By Eric Adsit

What lies beneath?

It's a question that's been on paddlers' and naturalist's minds alike since the 98-year-old Condit Dam was removed from Washington's White Salmon River in October 2011. With the dam gone, the still waters of Northwestern Lake drained away, revealing nearly two miles of riverbed coated in a nearly100-year accumulation of silt and downed timber from the surrounding forests. Access to this new run officially opened this weekend, November 3, and C&K has a preview from the first paddlers to document the stretch.

Located in southern Washington between the towns of White Salmon and Husum, the newly revealed section is part of a five-mile stretch of river that could become a scenic addition to the world-class lineup of recreational whitewater just upstream. The White Salmon currently boasts four commonly run segments: the Class IV ledges and slots of the Farmlands at the top, the Class V waterfalls and boulder gardens of the Green Truss, the playful Class III Middle, and the mellow Class I-II Lower, which previously ended in the slack water at the head of Northwestern Lake.

Early in the morning of September 20th, 2012, kayaker Sam Drevo and standup paddleboarder Dan Gavere explored this newly revealed stretch of whitewater, which the paddlers are calling the Lower Gorge. They discovered miles of Class II-III rapids, spiced with a Class IV ledge and—especially during this exploratory run—a number of strainers and logjams.

In the weeks since Drevo and Gavere's descent, dam owner PacifiCorps has completed a long overdue operation to remove wood and steel cable from the riverbed. In a November 3rd email, American Whitewater's Pacific Northwest Stewardship Director Tom O'Keefe confirmed that the river is now open for recreational paddling. "They just pulled the signs and opened the river," he said.

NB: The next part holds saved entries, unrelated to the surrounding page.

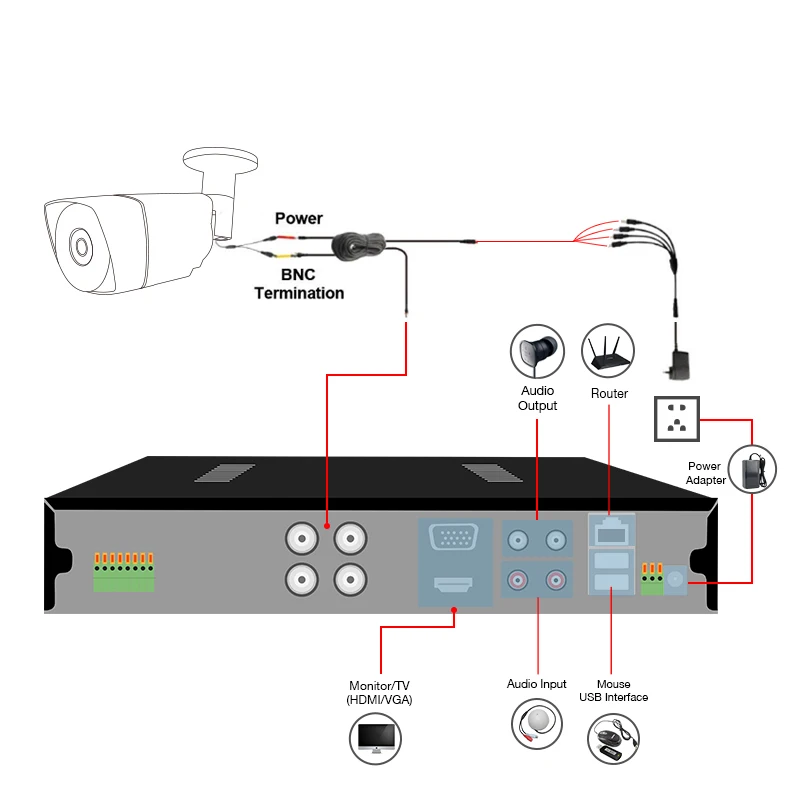 Power

BNC
Termination

Audio
Output

Router

Power
Adapter

Monitor/TV
(HDMI/VGA)

Audio Input

Mouse
USB Interface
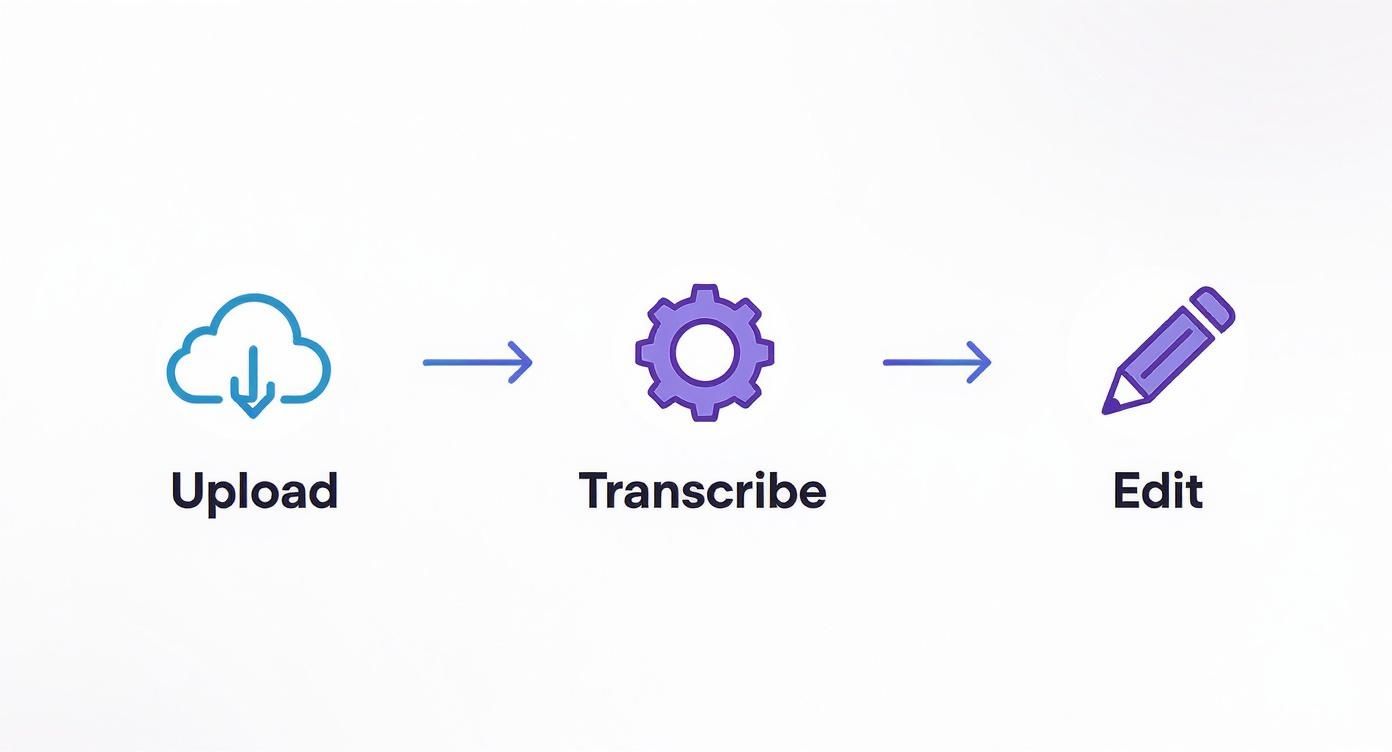 Upload

Transcribe

Edit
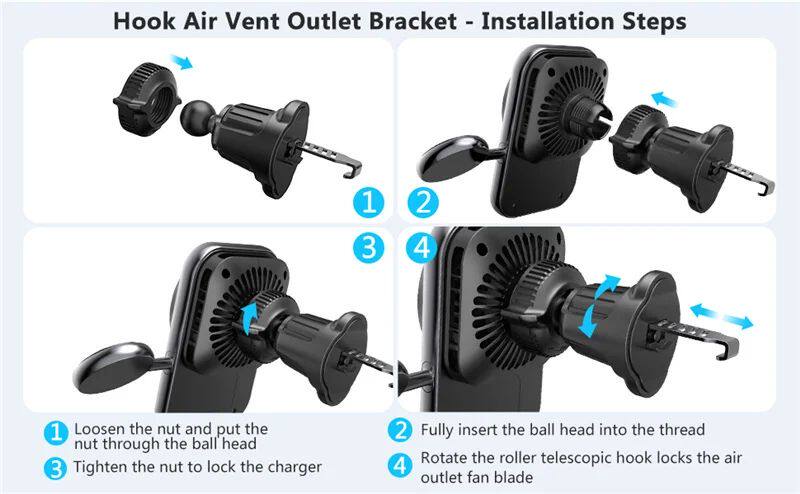 Hook Air Vent Outlet Bracket - Installation Steps

1

2

3

4

1 Loosen the nut and put the nut through the ball head

3 Tighten the nut to lock the charger

2 Fully insert the ball head into the thread

4 Rotate the roller telescopic hook locks the air outlet fan blade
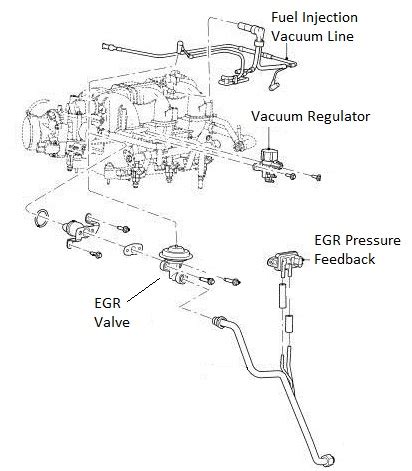 Fuel Injection
Vacuum Line

Vacuum Regulator

EGR Pressure
Feedback

EGR
Valve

Point-of-view video from Drevo and Gavere's descent depicts a narrow, vertically walled canyon with spectacular scenery. With views rivaling the Farmlands section upstream but with far less difficult rapids, the Lower Gorge of the White Salmon seems destined to take its place among the many excellent whitewater runs in the region.

The removal of Condit Dam marks much more than a new recreational opportunity, though. Within days of its removal, salmon were seen spawning upstream of the dam site for the first time in decades. The White Salmon River now flows freely from its headwaters at Mt. Adams to the Columbia, providing more than 30 miles of habitat for spawning fish such as Salmon and Steelhead.

The White Salmon's rapid recovery should be viewed as a testament to the vivacity and ability of a river to restore itself.